E in questo processo non può passare sotto silenzio la partenza di Aronica. E sì perché Aronica è stato a suo modo un simbolo di questo Napoli. Spadetta trasalirà, così come d’Esposito e tanti altri, ma Aronica Salvatore da Palermo è stato una perfetta metafora di questo Napoli mazzarriano. Sgraziato, non molto dotato tecnicamente (per usare un eufemismo), assolutamente inguardabile. Diciamo, in una parola, la sintesi dello zappatore. Che poi, in fondo, è il principio alla base del calcio di Mazzarri. Un allenatore con cui Marco Demarco, direttore del Corriere del Mezzogiorno, si era illuso di poter allestire una conversazione “alta” in cui emergesse la profonda filosofia del personaggio. Ce l’ha messa tutta il mio ex direttore: ma lui lo sollecitava con Heidegger e Pirandello e l’altro gli rispondeva ricordando quando decise di tagliarsi i capelli.

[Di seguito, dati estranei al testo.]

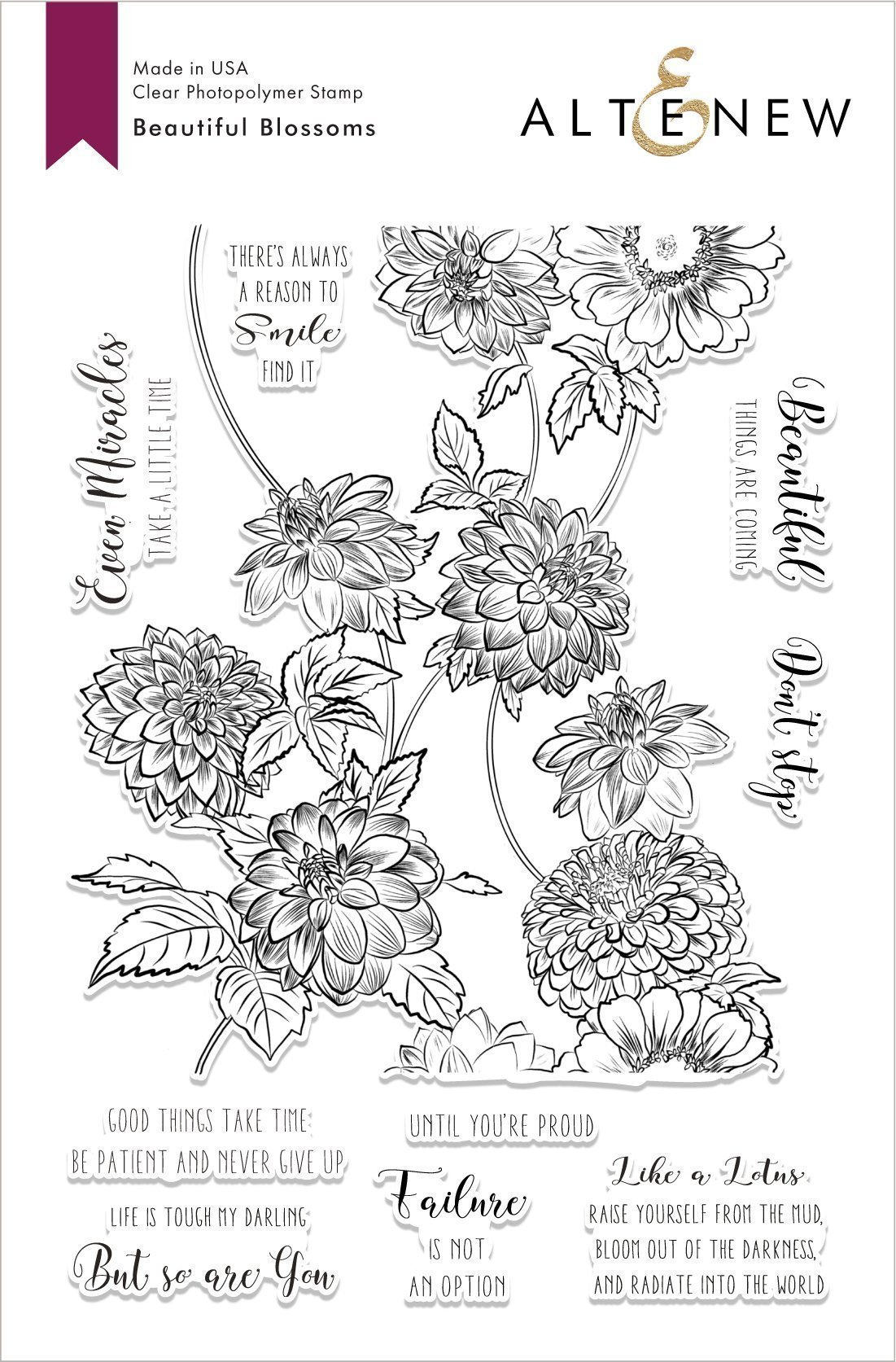 *NEW* - Altenew - Beautiful Blossoms Stamp Set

Serve Aronica per comprendere Mazzarri, non Heidegger né tantomeno l’illuminismo. Salvatore Aronica, altrimenti detto piede e pallone, immagine cui venne associato da un mio parente. «Ma metti Aronica che quello butta tutto in tribuna, piede e pallone». E così è stato, per un bel po’ di tempo. Fino a quel retropassaggio col Torino, epilogo che a mio avviso Totò non meritava. Lo so, lo so, me lo ricordo la notte di Londra, ma volessimo attribuire a lui le responsabilità per l’uscita dalla Champions? Sarebbe un po’ come dire che il 1° maggio perdemmo contro il Milan per colpa di Bigliardi.
Lui è sempre stato coerente. È sempre stato Aronica. Uno zappatore e nulla più, un po’ come Giovanni il telegrafista. Ma che è sempre stato bistrattato oltre i suoi reali demeriti. Eppure è stato l’uomo che ha fatto fuori prima Ruiz e poi Fernandez (che io non mai farei giocare ma è pur sempre titolare dell’Argentina) nelle gerarchie del nostro tecnico. Ora va via, proprio quando la difesa si ritrova senza Cannavaro (e Grava). Misteri mazzarriani. Chissà, forse così Aronica riuscirà persino a gustarsi qualcuno lo rimpiangerà. A me non è mai stato antipatico (lo avevo persino al Fantacalcio l’anno scorso, come ricorda Spadetta) e in tutta onestà a questo punto lo avrei tenuto fino a giugno. A meno che il mercato non dovesse sorprendermi.